The goal of this robot is to navigate autonomously using waypoints and a sonar rangefinder.

For this robot I am using the Lynxmotion A4WD1 as a base and an Arduino Uno for the microcontroller. Inside the rover, I have a Sabertooth 2x12 motor controller and two 7.2 Nimh batteries. I also soldered my own perf board that has two sensors, the EM406A GPS and the HM6352 Compass module. In addition, the perf board contains male headers for servos. On top of the robot I have a netbook running Ubuntu and installed on it is the arduino ide and processing ide. When I want to utilize rc control of the robot, to make sure everything is working, I SSH into my netbook from my macbook and use the processing application on the netbook to give commands to the motors.

Here is a picture of the inside of the robot, you can see the GPS and perf board

Here in figure two you can get a closer look at the inside of the rover. The top right corner is the perf board with the GPS and compass module. The Sabertooth 2x12 motor controller in the center of the robot is used to send pulses to the motors which the arduino is unable to do. In front of the Sabertooth 2x12 is an Arduino Uno microcontroller. The arduino is responsible for doing all the calculations and getting sensor information. The arduino operates as the "brains" of the robot.

In order to control the rover under manual control, I use a program called processing that is running on the netbook on the rover. I SSH from my Macbook into the netbook and then run the Rover Control program. This program, written by Mark Craig, receives input from the keyboard and translates data into commands for the motors on the rover.

Once I am able to confirm that each motor runs properly, I test each sensor out individually. To do this I run the example code given on the arduino pages for the GPS and compass to see if I am getting correct readings for the sensors.

I started with the PING ultrasound. This sensor sends out an ultrasonic burst and returns an the time it took for the burst echo to return to the sensor. By measuring the echo pulse width, the distance to the object can easily be calculated. I hooked up ground (gnd), 5 volts and signal wire to an arduino uno and uploaded the example code.

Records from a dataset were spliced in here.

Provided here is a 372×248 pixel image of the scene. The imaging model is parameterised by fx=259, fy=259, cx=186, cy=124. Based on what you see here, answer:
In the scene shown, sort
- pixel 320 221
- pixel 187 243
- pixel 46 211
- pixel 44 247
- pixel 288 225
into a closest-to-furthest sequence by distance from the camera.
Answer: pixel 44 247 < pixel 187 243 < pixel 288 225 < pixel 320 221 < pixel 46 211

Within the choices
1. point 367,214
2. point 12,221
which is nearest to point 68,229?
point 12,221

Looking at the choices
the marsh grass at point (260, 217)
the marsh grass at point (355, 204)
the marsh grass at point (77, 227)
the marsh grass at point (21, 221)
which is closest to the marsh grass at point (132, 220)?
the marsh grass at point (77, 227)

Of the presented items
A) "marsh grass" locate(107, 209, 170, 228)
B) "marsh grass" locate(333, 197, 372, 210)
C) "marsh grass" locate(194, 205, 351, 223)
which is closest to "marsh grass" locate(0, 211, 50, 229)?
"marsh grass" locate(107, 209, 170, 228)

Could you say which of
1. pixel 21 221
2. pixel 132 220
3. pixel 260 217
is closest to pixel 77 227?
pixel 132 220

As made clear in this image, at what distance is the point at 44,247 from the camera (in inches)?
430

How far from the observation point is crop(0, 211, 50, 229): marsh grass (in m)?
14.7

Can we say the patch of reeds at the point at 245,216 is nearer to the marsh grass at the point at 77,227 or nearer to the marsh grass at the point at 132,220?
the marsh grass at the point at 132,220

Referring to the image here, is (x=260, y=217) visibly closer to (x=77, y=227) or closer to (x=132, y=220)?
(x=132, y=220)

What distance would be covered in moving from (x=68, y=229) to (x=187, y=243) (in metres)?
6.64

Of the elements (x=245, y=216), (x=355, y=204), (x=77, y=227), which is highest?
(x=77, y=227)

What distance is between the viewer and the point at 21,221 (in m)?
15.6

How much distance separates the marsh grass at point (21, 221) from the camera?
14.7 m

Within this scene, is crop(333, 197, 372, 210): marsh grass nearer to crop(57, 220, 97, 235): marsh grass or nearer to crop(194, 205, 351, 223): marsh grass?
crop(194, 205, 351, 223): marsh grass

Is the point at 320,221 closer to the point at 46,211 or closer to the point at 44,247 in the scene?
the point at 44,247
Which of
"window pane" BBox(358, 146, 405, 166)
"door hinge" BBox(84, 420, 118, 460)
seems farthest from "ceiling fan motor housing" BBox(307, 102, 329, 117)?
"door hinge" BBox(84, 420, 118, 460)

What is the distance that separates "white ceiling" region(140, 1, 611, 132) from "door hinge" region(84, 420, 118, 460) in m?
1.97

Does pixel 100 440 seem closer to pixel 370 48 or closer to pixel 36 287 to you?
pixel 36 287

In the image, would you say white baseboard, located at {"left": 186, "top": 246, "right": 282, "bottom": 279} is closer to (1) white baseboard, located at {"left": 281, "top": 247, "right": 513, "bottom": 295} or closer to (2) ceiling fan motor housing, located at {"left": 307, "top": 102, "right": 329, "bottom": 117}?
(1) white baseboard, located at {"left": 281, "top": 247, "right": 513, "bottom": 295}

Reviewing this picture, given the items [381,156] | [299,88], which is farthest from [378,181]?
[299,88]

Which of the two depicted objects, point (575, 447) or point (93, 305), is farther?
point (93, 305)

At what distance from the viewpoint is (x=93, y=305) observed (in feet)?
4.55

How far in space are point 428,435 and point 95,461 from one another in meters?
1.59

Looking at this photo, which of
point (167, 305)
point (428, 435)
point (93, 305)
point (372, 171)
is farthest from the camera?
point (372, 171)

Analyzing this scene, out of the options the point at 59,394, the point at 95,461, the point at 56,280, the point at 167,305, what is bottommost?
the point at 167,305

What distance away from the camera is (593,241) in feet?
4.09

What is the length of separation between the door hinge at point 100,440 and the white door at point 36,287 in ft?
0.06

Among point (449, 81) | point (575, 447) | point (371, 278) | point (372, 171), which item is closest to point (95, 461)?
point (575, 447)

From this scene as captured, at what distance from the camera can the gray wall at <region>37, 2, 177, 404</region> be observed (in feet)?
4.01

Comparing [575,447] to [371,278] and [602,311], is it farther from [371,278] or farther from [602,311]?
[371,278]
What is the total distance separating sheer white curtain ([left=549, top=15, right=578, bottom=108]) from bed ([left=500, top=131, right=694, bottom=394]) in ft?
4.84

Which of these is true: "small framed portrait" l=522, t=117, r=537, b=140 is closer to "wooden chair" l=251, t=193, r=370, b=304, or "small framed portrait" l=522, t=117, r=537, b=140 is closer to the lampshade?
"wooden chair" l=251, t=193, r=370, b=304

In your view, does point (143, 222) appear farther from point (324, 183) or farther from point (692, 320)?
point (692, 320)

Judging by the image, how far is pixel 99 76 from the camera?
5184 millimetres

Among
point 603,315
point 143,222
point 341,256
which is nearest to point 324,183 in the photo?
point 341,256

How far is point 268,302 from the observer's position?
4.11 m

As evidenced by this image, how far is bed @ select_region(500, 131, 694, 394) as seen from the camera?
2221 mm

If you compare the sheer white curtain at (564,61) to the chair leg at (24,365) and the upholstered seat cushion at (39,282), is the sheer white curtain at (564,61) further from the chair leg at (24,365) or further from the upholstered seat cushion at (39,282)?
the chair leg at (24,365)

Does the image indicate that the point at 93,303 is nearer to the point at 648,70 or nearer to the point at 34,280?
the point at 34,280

Figure 5 is a picture of the program running with the serial monitor reporting the distances calculated. In figure 6 is the setup of the top piece of the robot with the ping sensor connected to the arduino.

Having confirmed that both the GPS and the ping sensors are working, I am able to formulate the final code for the project. The way the code works is the user hard codes in the gps waypoint or the 'goal points', then the robot calculates the distance away from that point. Then using the compass module the robot turns to the direction of the goal point and starts heading there until the gps sensor reads the 'goal point'. The robot will continue going from its current position to the goal positions until all positions have been reached.